Hey there,
I am using a custom authorizer handler on an APIGateway RestAPI. The custom authorizer is all working as expected.
My question is around returning an Unauthorized result in the expected fashion:
return callback(“Unauthorized”);
When this is called and returned the expected Unauthorized message is shown as response, which is fine. However, in Serverless Dashobard function invocations shows the error as NotAnErrorType.
Just to be clear, I am going to Overview > Invocations by Function > Auth, to see the below.
Surely this should show as Unauthorized error type here? Otherwise, it would be difficult to see real errors in amongst a large amount of unauth’d requests. If I go to Explorer > It shows me the API path requested along with Unauthorized as the status, which is expected.
Just to confirm the Api Gateway has the unauthorized response setup in serverless.
Resources:
# This response is needed for custom authorizer failures cors support ¯_(ツ)_/¯
GatewayResponse:
Type: “AWS::ApiGateway::GatewayResponse”
Properties:
ResponseParameters:
gatewayresponse.header.Access-Control-Allow-Origin: “’’"
gatewayresponse.header.Access-Control-Allow-Headers: "’’”
ResponseType: EXPIRED_TOKEN
RestApiId:
Ref: “ApiGatewayRestApi”
StatusCode: “401”
AuthFailureGatewayResponse:
Type: “AWS::ApiGateway::GatewayResponse”
Properties:
ResponseParameters:
gatewayresponse.header.Access-Control-Allow-Origin: “’’"
gatewayresponse.header.Access-Control-Allow-Headers: "’’”
ResponseType: UNAUTHORIZED
RestApiId:
Ref: “ApiGatewayRestApi”
StatusCode: “401”
Thanks
The reason why it is labelled as NotAnErrorType is just because you are not returning an Error type, just as the message suggests. Wit a custom authorizer you should be returning a policy document with a deny set on the method ARN being accessed as described here: https://www.serverless.com/learn/tutorial/validate-jwts/
Hey @garethmcc
Thanks for coming back to me. Thanks for the link I didn’t know these videos even existed…
However, I have tried this Deny approach but I am returned with a 500 and empty message using this route.
return generatePolicy(undefined, "Deny", event.methodArn);
It is like it heads to the function after auth with that policy as opposed to returning a 401/403. Reading here it should return a 403 Forbidden.

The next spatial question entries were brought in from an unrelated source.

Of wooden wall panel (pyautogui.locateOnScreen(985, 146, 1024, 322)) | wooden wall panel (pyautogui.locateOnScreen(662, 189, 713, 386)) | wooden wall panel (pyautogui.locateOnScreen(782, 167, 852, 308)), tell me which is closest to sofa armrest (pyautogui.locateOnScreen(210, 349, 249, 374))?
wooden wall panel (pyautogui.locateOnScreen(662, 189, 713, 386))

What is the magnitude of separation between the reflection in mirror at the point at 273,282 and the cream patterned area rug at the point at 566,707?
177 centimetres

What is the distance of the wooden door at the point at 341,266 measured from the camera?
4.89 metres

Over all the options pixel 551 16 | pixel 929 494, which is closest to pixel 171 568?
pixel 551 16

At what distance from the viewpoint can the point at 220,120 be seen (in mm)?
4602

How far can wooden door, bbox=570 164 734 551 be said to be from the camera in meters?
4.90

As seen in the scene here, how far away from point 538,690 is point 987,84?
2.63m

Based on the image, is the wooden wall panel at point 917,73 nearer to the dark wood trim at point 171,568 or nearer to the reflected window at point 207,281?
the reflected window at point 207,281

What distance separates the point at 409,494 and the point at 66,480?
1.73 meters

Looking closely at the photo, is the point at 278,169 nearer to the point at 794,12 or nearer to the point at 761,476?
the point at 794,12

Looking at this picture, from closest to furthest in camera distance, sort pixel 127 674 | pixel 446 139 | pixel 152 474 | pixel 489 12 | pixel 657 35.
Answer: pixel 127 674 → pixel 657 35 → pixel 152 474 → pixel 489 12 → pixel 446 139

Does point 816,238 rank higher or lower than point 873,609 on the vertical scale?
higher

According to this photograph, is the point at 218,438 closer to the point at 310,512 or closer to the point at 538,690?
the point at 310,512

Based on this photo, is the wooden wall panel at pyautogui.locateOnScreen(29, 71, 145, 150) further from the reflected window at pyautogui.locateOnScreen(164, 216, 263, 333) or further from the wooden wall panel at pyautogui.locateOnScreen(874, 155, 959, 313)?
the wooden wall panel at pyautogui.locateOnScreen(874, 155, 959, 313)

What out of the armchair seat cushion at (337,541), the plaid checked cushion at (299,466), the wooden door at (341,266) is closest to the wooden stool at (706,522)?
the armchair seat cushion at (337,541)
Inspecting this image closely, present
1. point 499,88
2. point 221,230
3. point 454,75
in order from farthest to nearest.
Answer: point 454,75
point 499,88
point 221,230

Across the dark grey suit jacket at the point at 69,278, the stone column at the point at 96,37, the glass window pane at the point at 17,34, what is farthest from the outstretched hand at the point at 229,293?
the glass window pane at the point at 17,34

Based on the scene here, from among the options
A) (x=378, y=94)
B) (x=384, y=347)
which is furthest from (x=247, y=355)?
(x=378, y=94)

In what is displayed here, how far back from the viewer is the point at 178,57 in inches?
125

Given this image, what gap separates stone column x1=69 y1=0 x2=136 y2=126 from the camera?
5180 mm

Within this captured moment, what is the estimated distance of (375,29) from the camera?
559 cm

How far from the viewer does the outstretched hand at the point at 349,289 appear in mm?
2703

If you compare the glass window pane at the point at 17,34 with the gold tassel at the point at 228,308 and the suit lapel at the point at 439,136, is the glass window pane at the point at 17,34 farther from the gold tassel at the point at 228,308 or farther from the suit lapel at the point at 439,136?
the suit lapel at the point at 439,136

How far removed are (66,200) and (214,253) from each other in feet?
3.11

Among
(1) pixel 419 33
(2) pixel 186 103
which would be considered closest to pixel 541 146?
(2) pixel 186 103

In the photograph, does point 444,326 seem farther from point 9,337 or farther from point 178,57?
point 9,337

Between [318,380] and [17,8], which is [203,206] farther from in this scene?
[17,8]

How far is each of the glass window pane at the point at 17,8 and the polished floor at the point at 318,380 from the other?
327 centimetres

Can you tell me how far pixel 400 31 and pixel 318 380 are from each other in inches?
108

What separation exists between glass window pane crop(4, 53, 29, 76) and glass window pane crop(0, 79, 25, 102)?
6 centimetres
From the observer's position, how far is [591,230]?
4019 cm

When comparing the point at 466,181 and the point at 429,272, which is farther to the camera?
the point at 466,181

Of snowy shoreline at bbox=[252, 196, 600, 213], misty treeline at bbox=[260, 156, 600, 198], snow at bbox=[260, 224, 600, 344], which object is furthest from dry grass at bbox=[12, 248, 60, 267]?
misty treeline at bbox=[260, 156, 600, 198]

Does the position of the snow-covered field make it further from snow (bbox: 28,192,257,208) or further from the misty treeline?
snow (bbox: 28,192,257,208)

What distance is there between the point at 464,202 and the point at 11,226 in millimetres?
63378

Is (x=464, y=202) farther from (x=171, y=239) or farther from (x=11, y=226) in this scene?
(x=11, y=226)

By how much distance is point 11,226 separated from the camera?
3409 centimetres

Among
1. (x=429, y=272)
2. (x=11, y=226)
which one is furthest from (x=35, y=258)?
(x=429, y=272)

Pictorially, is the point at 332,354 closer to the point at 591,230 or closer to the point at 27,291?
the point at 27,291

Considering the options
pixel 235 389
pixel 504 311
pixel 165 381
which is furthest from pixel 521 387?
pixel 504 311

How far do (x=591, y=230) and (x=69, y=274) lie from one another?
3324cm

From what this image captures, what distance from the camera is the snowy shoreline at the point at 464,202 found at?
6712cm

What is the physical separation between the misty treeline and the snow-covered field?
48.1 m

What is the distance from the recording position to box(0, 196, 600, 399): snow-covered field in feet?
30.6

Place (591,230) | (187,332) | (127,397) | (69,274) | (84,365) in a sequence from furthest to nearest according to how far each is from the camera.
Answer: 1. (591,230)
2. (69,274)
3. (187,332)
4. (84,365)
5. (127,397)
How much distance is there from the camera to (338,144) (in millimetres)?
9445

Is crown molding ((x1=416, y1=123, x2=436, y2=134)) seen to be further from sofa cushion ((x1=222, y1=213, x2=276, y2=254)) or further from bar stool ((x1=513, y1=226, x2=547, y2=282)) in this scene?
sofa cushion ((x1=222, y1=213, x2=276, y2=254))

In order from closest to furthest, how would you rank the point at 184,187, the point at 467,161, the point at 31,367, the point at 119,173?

https://docs.aws.amazon.com/apigateway/latest/developerguide/apigateway-use-lambda-authorizer.html
As a side note, this tutorial probably needs updating:
This refers to using the callback approach I started with.
Lastly, I’d like to send my thanks for your help and response rate. You have been invaluable and an asset to Serverless and its community.
Thanks
Hi @garethmcc
After testing further I was able to get this working with:
callback(null, generateDeny(undefined, event.methodArn));
However, this returns a 403 response. For this specific instance (when validating the authentication information) we would like to return a 401 response.
We can complete this using:
callback("Unauthorized");
However, we come back to the original issue in that the Dashboard shows this as NotAnErrorType. Ideally, we would not like these to show as Errors, as it would make finding other errors more difficult as these would occur when someone’s token is not valid/expired etc.
Thanks
Would you be able to open a chat in the dashboard with me using the Intercom help bubble bottom right? Then we can try things in private chat and I can respond back here later with any results for anyone else interested.